St Louis media and police got wind of the planned protests and engaged the services of some "security" organization from SEATTLE who painted pictures of "50,000 "Seattle" anarchists" on their way to disrupt the serene and empty streets of downtown St Louis. E mails were sent to downtown businesses urging them to suggest that employees who drive SUVs not drive them to work that week (because we all know the "anarchists" hate those who drive SUVs). Businesses boarded up their windows.

The police also did what was called "preemptive" arrests. They raided two places in South St Louis, a collective housing group and the home of St Louis indymedia, the CAMP building. They ransacked the places and took computers and other equipment. Both places were being rehabbed so both places had nails and such laying around. These things were taken as proof that the groups were working on pipe bombs and presented to the media as such.

Bicyclists with the Banana Bicycle Brigade (a sort of bike circus) were arrested for riding the streets of St Louis without a permit.
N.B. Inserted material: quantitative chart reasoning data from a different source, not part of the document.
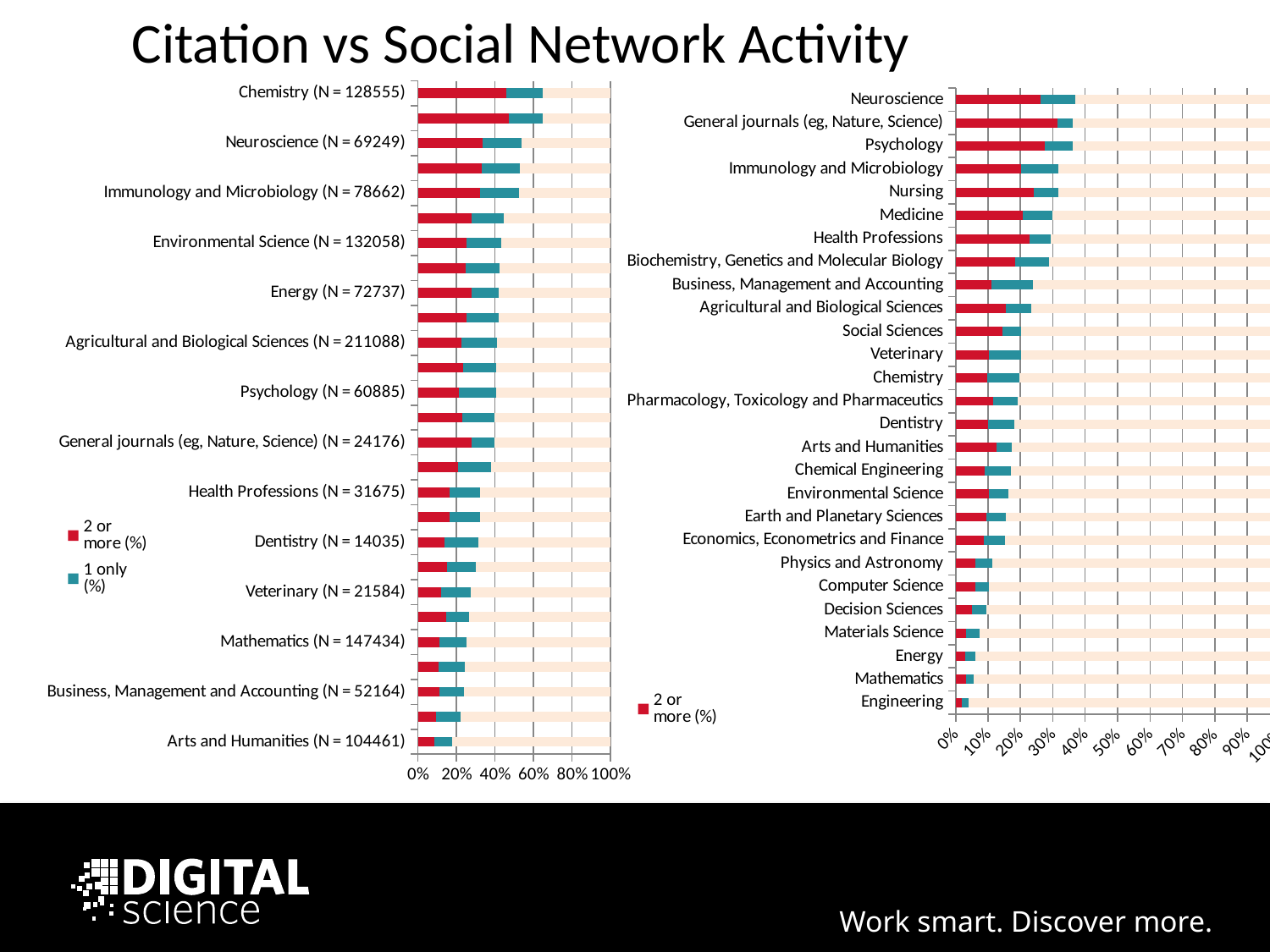
In the right chart, do the total bar lengths rise or fall going from the top category to the bottom category? fall How many series does the legend of the right chart list? 1 In the left chart, is the total bar for Chemistry (N = 128555) greater or less than 50%? greater In the left chart, which has the larger total bar: Chemistry (N = 128555) or Arts and Humanities (N = 104461)? Chemistry (N = 128555) In the right chart, is the total bar for Engineering greater or less than 10%? less In the right chart, which category has the highest total bar? Neuroscience In the right chart, which category has the lowest total bar? Engineering In the right chart, is the '2 or more (%)' value for Neuroscience greater or less than 20%? greater How many series does the legend of the left chart list? 2 What kind of chart is the chart on the left side of the slide? bar chart How many categories are plotted in the right chart? 27 What kind of chart is the chart on the right side of the slide? bar chart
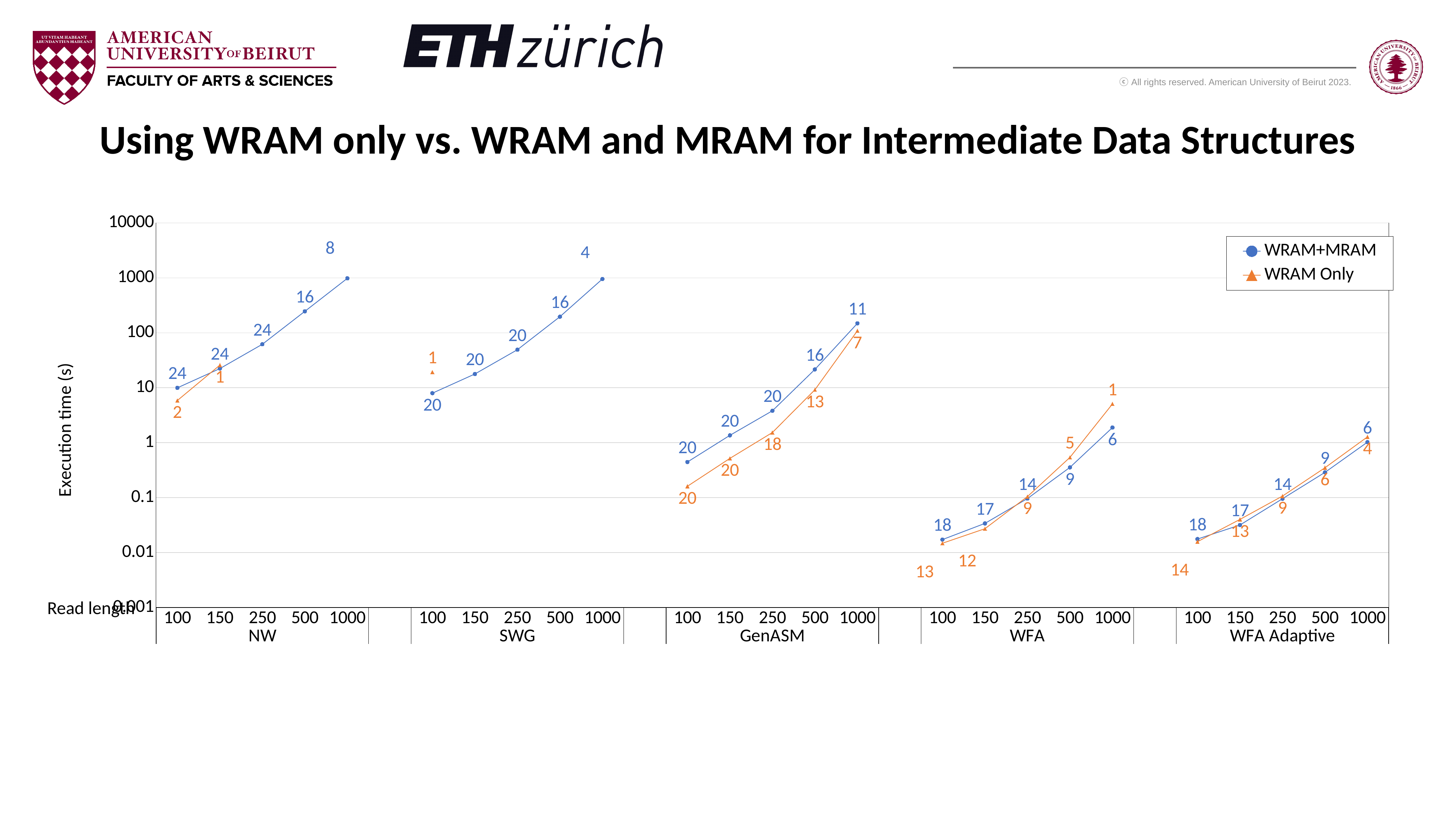
How many algorithm groups are shown along the x axis? 5 What is the label of the y axis? Execution time (s) Is the WRAM+MRAM execution time for NW at read length 500 greater or less than 100? greater How many series does the legend list? 2 Is the WRAM+MRAM execution time for GenASM at read length 1000 greater or less than 100? greater Is the WRAM+MRAM execution time for SWG at read length 100 greater or less than 10? less What kind of chart is shown on the slide? line chart Within each algorithm group, does execution time rise or fall as read length increases from 100 to 1000? rise For GenASM at read length 100, which series has the higher execution time, WRAM+MRAM or WRAM Only? WRAM+MRAM How many read lengths are plotted for each algorithm group? 5 For WFA at read length 1000, which series has the higher execution time, WRAM+MRAM or WRAM Only? WRAM Only What are the two series named in the legend? WRAM+MRAM and WRAM Only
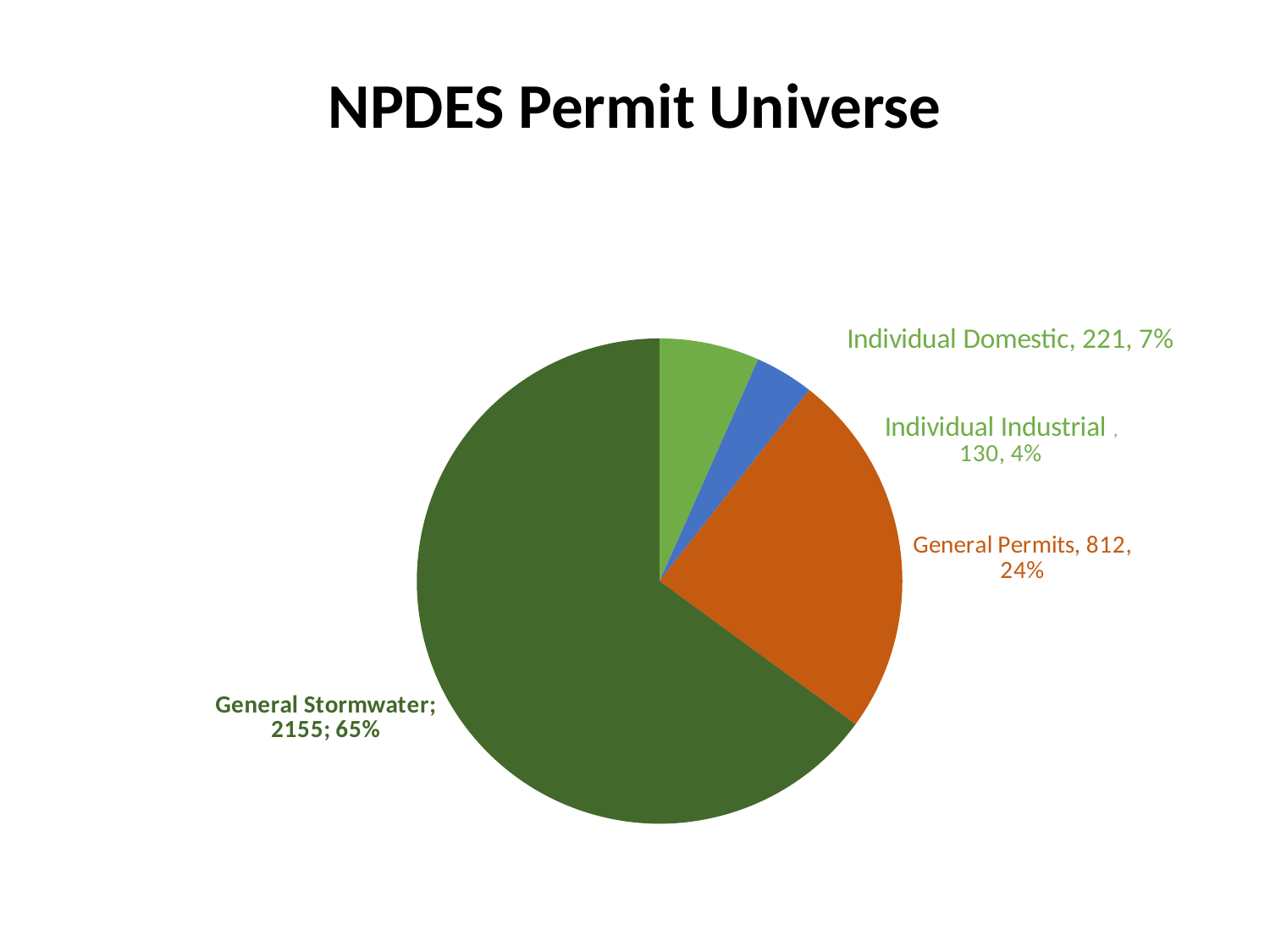
Which category has the largest slice? General Stormwater What type of chart is shown on the slide? pie chart What is the difference between the General Stormwater and General Permits values? 1343 What is the value for General Permits? 812 How many slices does the pie chart have? 4 Which category has the smallest slice? Individual Industrial What share of the pie does General Permits represent? 24% What is the value for General Stormwater? 2155 What is the value for Individual Domestic? 221 What is the title of the chart? NPDES Permit Universe What is the value for Individual Industrial? 130 Which is larger, Individual Domestic or Individual Industrial? Individual Domestic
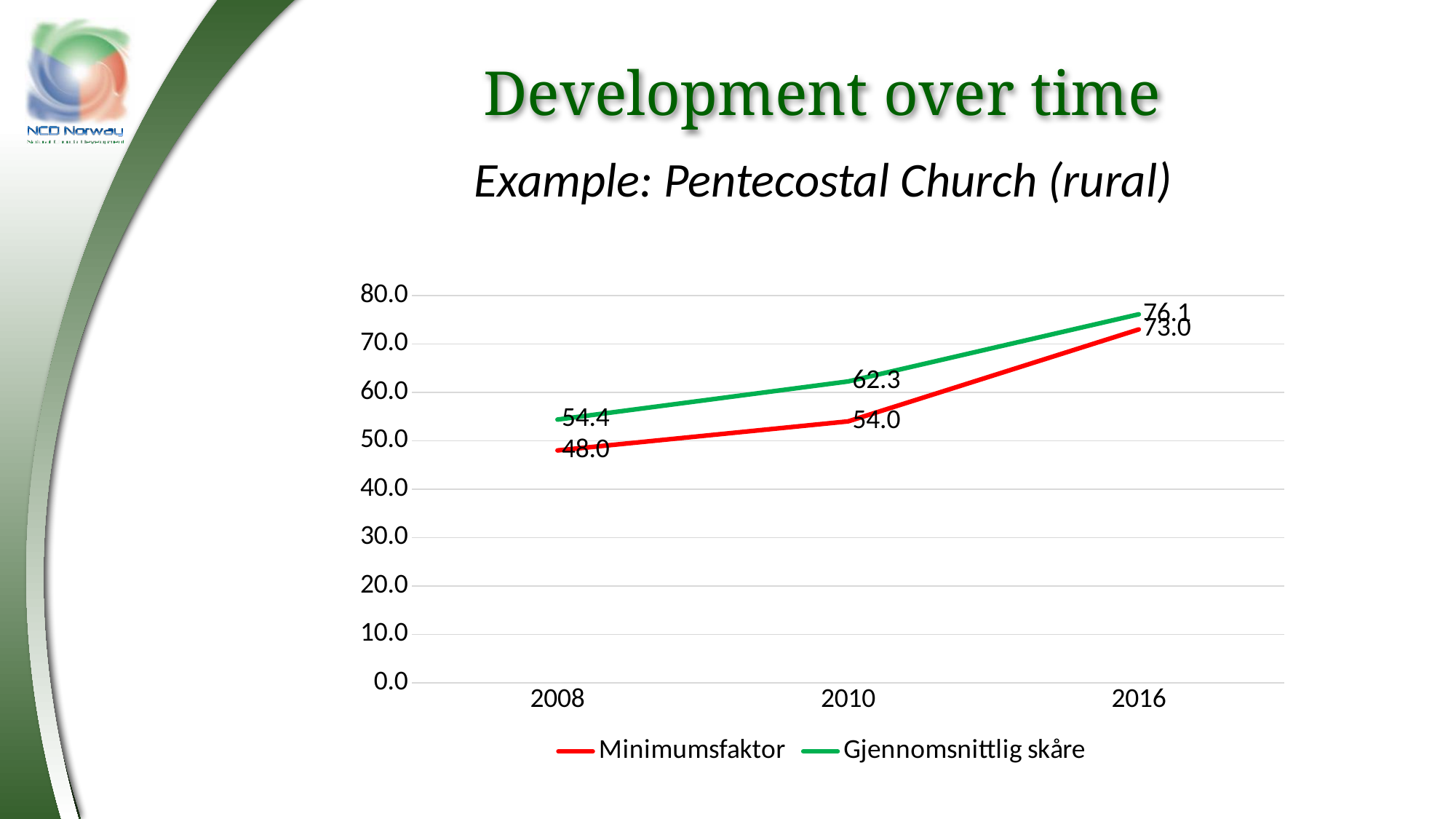
What is the value of Gjennomsnittlig skåre in 2008? 54.4 How many series does the legend list? 2 Which series has the higher value in 2016, Minimumsfaktor or Gjennomsnittlig skåre? Gjennomsnittlig skåre What is the value of Minimumsfaktor in 2016? 73.0 What is the difference between Gjennomsnittlig skåre and Minimumsfaktor in 2010? 8.3 Does Minimumsfaktor rise or fall from 2008 to 2016? rise In which year is Gjennomsnittlig skåre highest? 2016 In which year is Minimumsfaktor lowest? 2008 What is the value of Minimumsfaktor in 2008? 48.0 What is the value of Gjennomsnittlig skåre in 2010? 62.3 What type of chart is shown on the slide? line chart How many years are shown on the x axis? 3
Come to find out no such law existed at the time and had been removed a couple of years prior to this gathering.

An organizer who met with the Chamber of Commerce was stopped after the meeting and arrested for the crime of possessing VITAMINS that the cops mistook for DRUGS!

This is but a short and incomplete summary of what happened the weekend of May 16, 2003 in St Louis, MO. Oh by the way the mayor and governor of Missouri are DEMOCRATS.